RAW DATA ▸
----------------------------------------

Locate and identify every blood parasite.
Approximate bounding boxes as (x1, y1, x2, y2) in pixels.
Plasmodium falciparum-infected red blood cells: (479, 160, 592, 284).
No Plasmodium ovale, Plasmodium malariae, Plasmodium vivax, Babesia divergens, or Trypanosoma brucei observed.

----------------------------------------

WORK ITEM ▸
Say how many lines of the material above contain the string "Plasmodium". Write nothing but the number.

REPLY TO THE TASK ▸
2